I got a "we're so sorry" an "it has nothing to do with your job performance and we will help you any way we can". Thanks. If I wasn't bawling my eyes out, I would have said, can you help that my fiance is gone, I have no money, and I'm all alone in this state with no one to help me? Not that it would have mattered if I did say that. I had to meet with the human resources director. Who said I would be missed. He could tell it was a shock to me, I don't know what gave it away, probably the fact that I was hyperventilating. He told me there was nowhere in the company to place me. If something came up I would certainly be considered. Let him know if I needed help with a resume. I'm well respected in the company.

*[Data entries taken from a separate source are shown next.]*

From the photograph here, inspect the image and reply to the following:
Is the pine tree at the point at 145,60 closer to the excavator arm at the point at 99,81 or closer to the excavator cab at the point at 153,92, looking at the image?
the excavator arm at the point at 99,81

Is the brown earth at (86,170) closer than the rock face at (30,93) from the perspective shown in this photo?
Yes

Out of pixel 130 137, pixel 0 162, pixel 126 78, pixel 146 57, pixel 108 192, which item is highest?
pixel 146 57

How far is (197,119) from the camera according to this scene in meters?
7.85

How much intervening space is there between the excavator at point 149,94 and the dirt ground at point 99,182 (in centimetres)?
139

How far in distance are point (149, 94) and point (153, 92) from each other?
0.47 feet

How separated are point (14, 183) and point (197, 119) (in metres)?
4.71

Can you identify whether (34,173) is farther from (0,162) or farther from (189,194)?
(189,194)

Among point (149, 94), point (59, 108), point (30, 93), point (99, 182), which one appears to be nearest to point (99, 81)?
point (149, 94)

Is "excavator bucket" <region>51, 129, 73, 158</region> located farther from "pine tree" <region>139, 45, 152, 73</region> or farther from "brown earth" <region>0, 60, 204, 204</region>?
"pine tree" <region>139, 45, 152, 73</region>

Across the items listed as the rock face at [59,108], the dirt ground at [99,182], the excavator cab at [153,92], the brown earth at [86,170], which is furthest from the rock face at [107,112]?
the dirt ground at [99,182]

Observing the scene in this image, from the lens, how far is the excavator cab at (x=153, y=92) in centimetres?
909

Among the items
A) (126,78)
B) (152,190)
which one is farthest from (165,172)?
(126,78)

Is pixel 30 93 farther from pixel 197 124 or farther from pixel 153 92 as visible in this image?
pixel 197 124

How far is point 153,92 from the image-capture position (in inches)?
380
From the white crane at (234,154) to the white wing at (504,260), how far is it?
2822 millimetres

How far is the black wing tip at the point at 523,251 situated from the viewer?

All of that is nice to hear, in a review. None of it is good to hear, when you were just fired. It is meaningless. If all of that were true, I wouldn't be gone. I wouldn't be replaced with another person. I wouldn't hear "we just dont have it in the budget to keep you". Like I'm making a million dollars. All of this from people who are married. Have homes. Have secure jobs.
My future is uncertain right now. I get a severance, a whopping 7 weeks. One week for each year I worked there. As if that makes it any better. I understand that it is better than nothing, but seven weeks is right before Christmas. It's not far away at all. I can scrape by on my income. I can't survive making less than I made at that job. I have a lot of support of friends and family, which I am grateful for. But they just keep telling me I will find a job. I know I will. The question is will I find a job that pays me enough to not have to move out of my apartment? Will I ever be able to say that I love my job again? I have to start over. Somewhere new.
This feels like a break up to me more than a loss of a job. While I'm afraid of what I will do money-wise, I'm mostly grieving for the loss of a job. An extended family. A place that I liked to get up and go to every day. A place where I knew so much. Learned so much. Met so many people that got me through a lot of hard times in my life. That, is what hurts the most.
I'm shocked. I havn't stopped crying. I havn't slept. I havn't ate. I can't function. I'm so afraid of what is going to happen. I went through this all 7 years ago. I lost my husband. My job. My house. My car. Filed bankruptcy. I don't know that I can go through all of this again. I don't want to have to work two jobs for the rest of my life.
CP is not really being helpful. He left me last night when I really needed him. I couldn't stop crying. He couldn't fix it, but he could have lent me some moral support. I told him this is going to ruin our "relationship". I don't ask him for much. And, when I really need him, he isn't there for me. When I come up on the other side of all of this, I think that I will definately be over for us. I don't want to spend my life with a person who can't even support me emotionally. Seriously, what the fuck am I thinking?
Wish me luck. I will update my blog as I can. Right now, my life is in turmoil. I know I can do this. I've been through worse, and one way or another....I will make it.